EsperanzaCuartero commented 4 years ago

Challenge #24 - A Simple Global Air Quality Data Classification

Stream 2 - Machine-Learning and Artificial Intelligence

Goal

Simple clustering and quality control algorithm to scrutinize air quality observations from different networks worldwide.

Mentors and skills

Mentors: @miha-at-ecmwf @JohannesFlemming
Skills required
- Clustering techniques
- Data quality control knowledge
- Statistical analysis skills

Challenge description

Data

PM2.5, NO2 and ozone observations from the openAQ network (or similar).
CAMS operational forecast data for the same species and station locations

What is the current problem/limitation?*

CAMS lacks credible surface air quality observations in many parts of the world, often in the most polluted area such as in India or Africa. Some observations are available for these areas from data harvesting efforts such as openAQ but there is no quality control applied to the data, and it is often not well known if the observations are made in a rural, urban or heavily polluted local environment. This information on the environment is important because the very locally influenced measurements are mostly not representative for the horizontal scale (40 km) of the CAMS forecasts and should therefore not be used for the evaluation of the CAMS model.

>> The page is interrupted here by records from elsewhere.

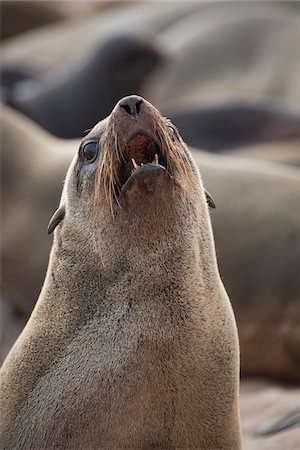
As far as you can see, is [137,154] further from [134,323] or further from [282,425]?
[282,425]

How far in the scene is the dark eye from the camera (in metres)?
4.03

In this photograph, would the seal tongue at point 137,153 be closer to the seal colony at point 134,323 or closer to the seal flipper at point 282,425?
the seal colony at point 134,323

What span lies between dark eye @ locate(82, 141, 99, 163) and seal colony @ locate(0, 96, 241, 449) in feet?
0.07

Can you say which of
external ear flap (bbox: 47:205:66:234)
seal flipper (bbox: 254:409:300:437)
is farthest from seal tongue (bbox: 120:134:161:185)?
seal flipper (bbox: 254:409:300:437)

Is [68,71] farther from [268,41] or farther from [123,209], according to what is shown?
[123,209]

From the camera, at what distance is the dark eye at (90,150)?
403cm

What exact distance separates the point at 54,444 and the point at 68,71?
7444mm

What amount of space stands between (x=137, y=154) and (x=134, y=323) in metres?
0.56

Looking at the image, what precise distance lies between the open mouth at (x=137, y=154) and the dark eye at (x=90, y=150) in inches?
8.0

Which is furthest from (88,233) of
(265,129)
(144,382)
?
(265,129)

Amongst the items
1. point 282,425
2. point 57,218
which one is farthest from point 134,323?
point 282,425

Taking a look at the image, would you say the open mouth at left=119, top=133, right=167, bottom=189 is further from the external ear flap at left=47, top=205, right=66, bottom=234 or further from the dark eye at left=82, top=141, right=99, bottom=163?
the external ear flap at left=47, top=205, right=66, bottom=234

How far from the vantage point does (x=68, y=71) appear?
36.0ft

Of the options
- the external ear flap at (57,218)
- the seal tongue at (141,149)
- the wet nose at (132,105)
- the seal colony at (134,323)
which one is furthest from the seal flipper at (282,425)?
the wet nose at (132,105)
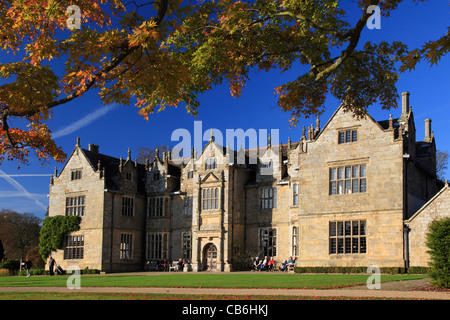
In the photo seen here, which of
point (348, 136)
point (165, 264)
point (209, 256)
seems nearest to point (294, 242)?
point (209, 256)

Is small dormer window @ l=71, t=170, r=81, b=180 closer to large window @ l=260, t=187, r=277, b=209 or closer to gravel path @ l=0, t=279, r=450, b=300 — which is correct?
large window @ l=260, t=187, r=277, b=209

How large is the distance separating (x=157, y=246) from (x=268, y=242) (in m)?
11.2

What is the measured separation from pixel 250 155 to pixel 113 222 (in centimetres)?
1309

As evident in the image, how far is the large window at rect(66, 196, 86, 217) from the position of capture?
4547 centimetres

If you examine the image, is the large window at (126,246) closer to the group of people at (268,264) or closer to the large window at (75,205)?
the large window at (75,205)

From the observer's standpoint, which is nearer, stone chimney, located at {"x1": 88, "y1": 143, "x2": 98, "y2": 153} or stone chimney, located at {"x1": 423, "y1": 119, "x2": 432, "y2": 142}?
stone chimney, located at {"x1": 423, "y1": 119, "x2": 432, "y2": 142}

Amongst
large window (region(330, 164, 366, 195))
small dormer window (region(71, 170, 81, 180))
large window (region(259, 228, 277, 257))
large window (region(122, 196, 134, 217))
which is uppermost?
small dormer window (region(71, 170, 81, 180))

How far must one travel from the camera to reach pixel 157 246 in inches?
1821

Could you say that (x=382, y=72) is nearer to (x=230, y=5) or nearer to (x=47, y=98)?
(x=230, y=5)

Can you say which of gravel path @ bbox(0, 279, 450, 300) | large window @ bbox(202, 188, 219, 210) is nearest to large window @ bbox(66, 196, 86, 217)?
large window @ bbox(202, 188, 219, 210)

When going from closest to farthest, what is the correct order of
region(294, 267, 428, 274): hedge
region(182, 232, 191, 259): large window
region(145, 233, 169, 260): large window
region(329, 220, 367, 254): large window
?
region(294, 267, 428, 274): hedge → region(329, 220, 367, 254): large window → region(182, 232, 191, 259): large window → region(145, 233, 169, 260): large window

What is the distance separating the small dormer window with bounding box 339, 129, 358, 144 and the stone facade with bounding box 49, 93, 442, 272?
65 millimetres

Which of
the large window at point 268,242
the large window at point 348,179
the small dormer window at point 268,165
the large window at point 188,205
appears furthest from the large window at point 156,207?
the large window at point 348,179

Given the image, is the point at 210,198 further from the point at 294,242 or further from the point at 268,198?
the point at 294,242
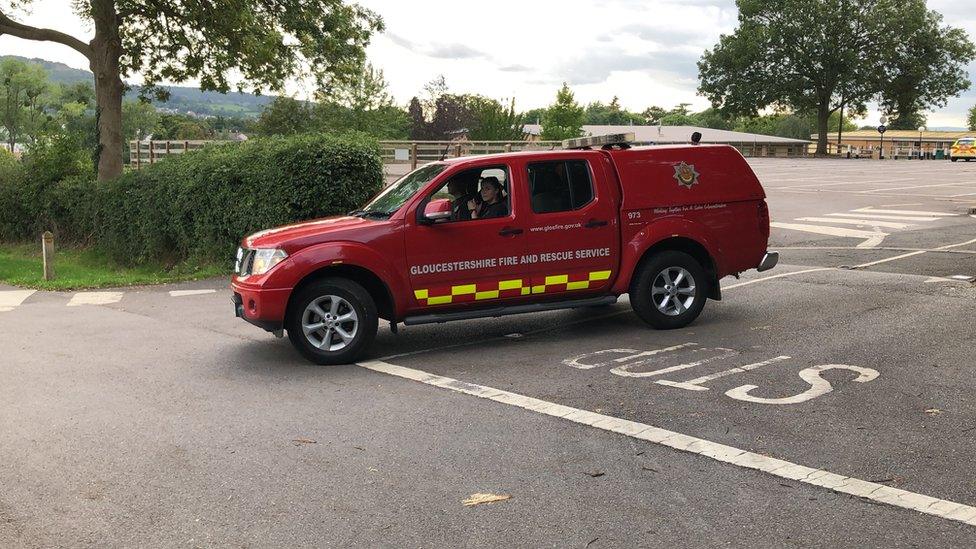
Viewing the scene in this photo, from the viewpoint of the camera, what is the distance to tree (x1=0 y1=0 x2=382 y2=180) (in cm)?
2278

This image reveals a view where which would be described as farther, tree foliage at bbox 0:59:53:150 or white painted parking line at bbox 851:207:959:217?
tree foliage at bbox 0:59:53:150

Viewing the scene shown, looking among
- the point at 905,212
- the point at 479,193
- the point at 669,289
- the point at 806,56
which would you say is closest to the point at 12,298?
the point at 479,193

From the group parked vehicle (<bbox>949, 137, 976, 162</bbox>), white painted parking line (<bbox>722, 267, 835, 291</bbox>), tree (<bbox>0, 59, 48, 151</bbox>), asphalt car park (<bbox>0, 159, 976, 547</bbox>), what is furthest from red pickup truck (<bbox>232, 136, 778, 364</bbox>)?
tree (<bbox>0, 59, 48, 151</bbox>)

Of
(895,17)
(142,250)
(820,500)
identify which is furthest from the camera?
(895,17)

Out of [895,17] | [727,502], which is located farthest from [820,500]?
[895,17]

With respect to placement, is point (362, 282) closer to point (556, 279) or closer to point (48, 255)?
point (556, 279)

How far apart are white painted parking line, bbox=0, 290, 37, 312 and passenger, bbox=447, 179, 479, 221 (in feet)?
26.3

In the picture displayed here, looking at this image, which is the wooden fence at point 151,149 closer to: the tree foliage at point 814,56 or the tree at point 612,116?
the tree foliage at point 814,56

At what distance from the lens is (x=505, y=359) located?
8.32m

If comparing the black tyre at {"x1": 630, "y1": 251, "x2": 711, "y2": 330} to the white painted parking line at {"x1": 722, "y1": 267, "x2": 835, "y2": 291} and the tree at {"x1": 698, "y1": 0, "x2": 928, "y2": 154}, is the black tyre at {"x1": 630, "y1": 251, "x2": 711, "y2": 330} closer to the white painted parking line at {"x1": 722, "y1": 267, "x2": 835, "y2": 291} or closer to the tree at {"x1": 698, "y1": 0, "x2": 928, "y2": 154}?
the white painted parking line at {"x1": 722, "y1": 267, "x2": 835, "y2": 291}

What could be the solution?*

Use AI clustering techniques to identify classes in the observed AQ data.
Identify outliers in the data set and consult with CAMS experts if they are erroneous data.
Check classification with meta data such as population statistics.
Derive similar cluster from the modelled data and compare against classification derived from the observed data

Further directions

Investigate the potential to improve CAMS forecast for major cities worldwide using the information from those observations

ayushprd commented 4 years ago

Hi, I am Ayush, a Computer Science undergrad from India. This project seems very fascinating to me, and I wish to work on it. Just to confirm, we need to classify and find outliers in the AQ data available from third-party sources like OpenAQ not the CAMS data itself right?

JohannesFlemming commented 4 years ago

Hi Ayush, Thank you for you interest in esowc 2020. yes that is the right. The classification is for the observations available from openAQ. (The classification will be a necessary step to utilise those data in CAMS.) It would be a further idea to consider if the gridded CAMS data can help in the classification of the openAQ data but this is not required as part of the challenge.

Please do not hesitate to ask if you have any further questions.

regards, Johannes

Johannes Flemming

Principal Scientist

Copernicus Department

European Centre for Medium-Range Weather Forecasts

Reading, UK | Bologna, Italy

e: johannes.flemming@ecmwf.int | t: +44 118 949 9837

w: ecmwf.inthttps://www.ecmwf.int/ | atmosphere.copernicus.euhttps://atmosphere.copernicus.eu/ | climate.copernicus.euhttps://climate.copernicus.eu/

[ECMWF-logo]

Any email message from ECMWF is sent in good faith, but shall neither have binding effect nor be construed as constituting a commitment by ECMWF, except where provided for in a written agreement or if explicitly stated otherwise in the content of such an email. Please note that any views or opinions presented in this email are solely those of the sender and do not necessarily represent those of ECMWF or its Member States. This message and any attachments are intended for the sole use of the addressee(s) and may contain confidential and privileged information. Any unauthorised use, disclosure, dissemination or distribution (in whole or in part) of its contents is not permitted. If you received this message in error, please notify the sender and delete it from your system.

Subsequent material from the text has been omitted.